All PhD fellows in HYBRID started before September 2018. As of December 2021, five fellows had obtained their PhD degree while two fellows are in the process of submitting their thesis.

The milestones and deliverables for the second reporting period have been completed. The progress of the projects has been presented at multiple (inter-)national conferences, and has so far resulted in 24 peer-reviewed papers.

HYBRID offered a wide range of training options for its fellows, including the following topics: scientific integrity, media training, (project) management skills, intellectual property rights, and open science. Moreover, annual training weeks have provided the fellows with a full overview of the techniques and methodological approaches available in HYBRID along with hands-on experiences. Concurrently with these annual training weeks, general meetings have been organized to encourage interaction between ESRs and PIs from the various beneficiaries.

The HYBRID website (www.hybrid2020.eu) provides an overview of the goals, mission and vision of the project and the (results of the) individual research activities. It is also the main place where news articles concerning HYBRID meetings, outreach activities by our fellows and other relevant information is shared. The articles are often (co)-written by fellows, who can use this as an opportunity to practice their writing skills for a general audience. Further dissemination of HYBRID news took place via the HYBRID Twitter account (@HYBRID2020). Finally, all fellows performed outreach activities every year to share their research with the general public, ranging from children to senior citizens.

Non-invasive imaging methods, including X-ray imaging, CT, nuclear scintigraphy, SPECT, MRI and PET are key to state-of-the-art patient management. Integrated dual-modality imaging methods (hybrid imaging) can take these techniques beyond state of the art, by providing more diagnostic information than their individual components. Specifically, HYBRID sought to adopt a more inclusive approach to image analysis, that considers anatomical, functional and hybrid imaging, together with related non-imaging parameters that are extracted from patients during their clinical work-up (e.g. histopathology, genetic profiles). This is seen, for example, in the work of ESR9 (David Wallis) who built prediction models on the grounds of combined non-invasive imaging and histopathology. Likewise, ESR12 (Nicolò Capobianco) succeeded in building and validating a tool for automated lesion segmentation on PET images of lymphoma patients. Similar efforts by ESR6 (Masoomeh Rahimpour), ESR14 (David Iommi) and ESR 2 (Xikai Tang) resulted tools for lesion segmentation as part of the management of patients with glioma, prostate cancer and patients undergoing SIRT therapy. In essence, these projects reveal the synergisms derived from dual-modality imaging and subsequent advanced data processing for accurate and expedited image analysis.

It would be fair to say, that within HYBRID we managed to provide our ESRs with in-depth knowledge in medical physics, data processing and – to a lesser extent - biomedical engineering, all being united by a common understanding of the importance of “applied” science approaches, that is the usefulness and potential of translating methodological developments to the clinic.
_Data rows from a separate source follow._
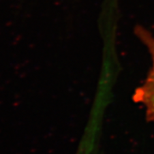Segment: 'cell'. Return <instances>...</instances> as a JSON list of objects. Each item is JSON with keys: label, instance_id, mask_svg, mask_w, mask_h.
Returning <instances> with one entry per match:
<instances>
[{"label": "cell", "instance_id": "obj_1", "mask_svg": "<svg viewBox=\"0 0 154 154\" xmlns=\"http://www.w3.org/2000/svg\"><path fill=\"white\" fill-rule=\"evenodd\" d=\"M135 33L147 47L153 63L146 80L136 89L134 99L136 102L142 104L146 110L147 117L154 122V37L151 33L143 27H137Z\"/></svg>", "mask_w": 154, "mask_h": 154}]
</instances>
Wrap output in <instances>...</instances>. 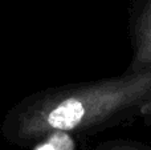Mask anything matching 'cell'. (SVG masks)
I'll list each match as a JSON object with an SVG mask.
<instances>
[{"label":"cell","mask_w":151,"mask_h":150,"mask_svg":"<svg viewBox=\"0 0 151 150\" xmlns=\"http://www.w3.org/2000/svg\"><path fill=\"white\" fill-rule=\"evenodd\" d=\"M151 96V69L117 79L55 90L33 100L13 118L21 134L73 132L111 122L141 110Z\"/></svg>","instance_id":"obj_1"},{"label":"cell","mask_w":151,"mask_h":150,"mask_svg":"<svg viewBox=\"0 0 151 150\" xmlns=\"http://www.w3.org/2000/svg\"><path fill=\"white\" fill-rule=\"evenodd\" d=\"M151 69V1L139 17L135 31V56L131 71Z\"/></svg>","instance_id":"obj_2"},{"label":"cell","mask_w":151,"mask_h":150,"mask_svg":"<svg viewBox=\"0 0 151 150\" xmlns=\"http://www.w3.org/2000/svg\"><path fill=\"white\" fill-rule=\"evenodd\" d=\"M139 113H141L142 116H145L146 118H151V96H150L149 100L143 104V106L141 108Z\"/></svg>","instance_id":"obj_3"},{"label":"cell","mask_w":151,"mask_h":150,"mask_svg":"<svg viewBox=\"0 0 151 150\" xmlns=\"http://www.w3.org/2000/svg\"><path fill=\"white\" fill-rule=\"evenodd\" d=\"M150 1H151V0H149V3H150Z\"/></svg>","instance_id":"obj_4"}]
</instances>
In that regard, we are confident that the readiness of ESRs post completion of HYBRID to work efficiently and effectively in medical sciences and medical industry is above average and beyond most state-of-the-art of singular university track education towards a PhD.

Ultimately, the results obtained by the HYBRID project will help groups of patients in the future by providing means to tailor diagnostic and therapeutic choices to individual patients. This, in turn, will bring healthcare costs down by avoiding futile and costly procedures for those who will not benefit from inappropriate and ineffective treatments.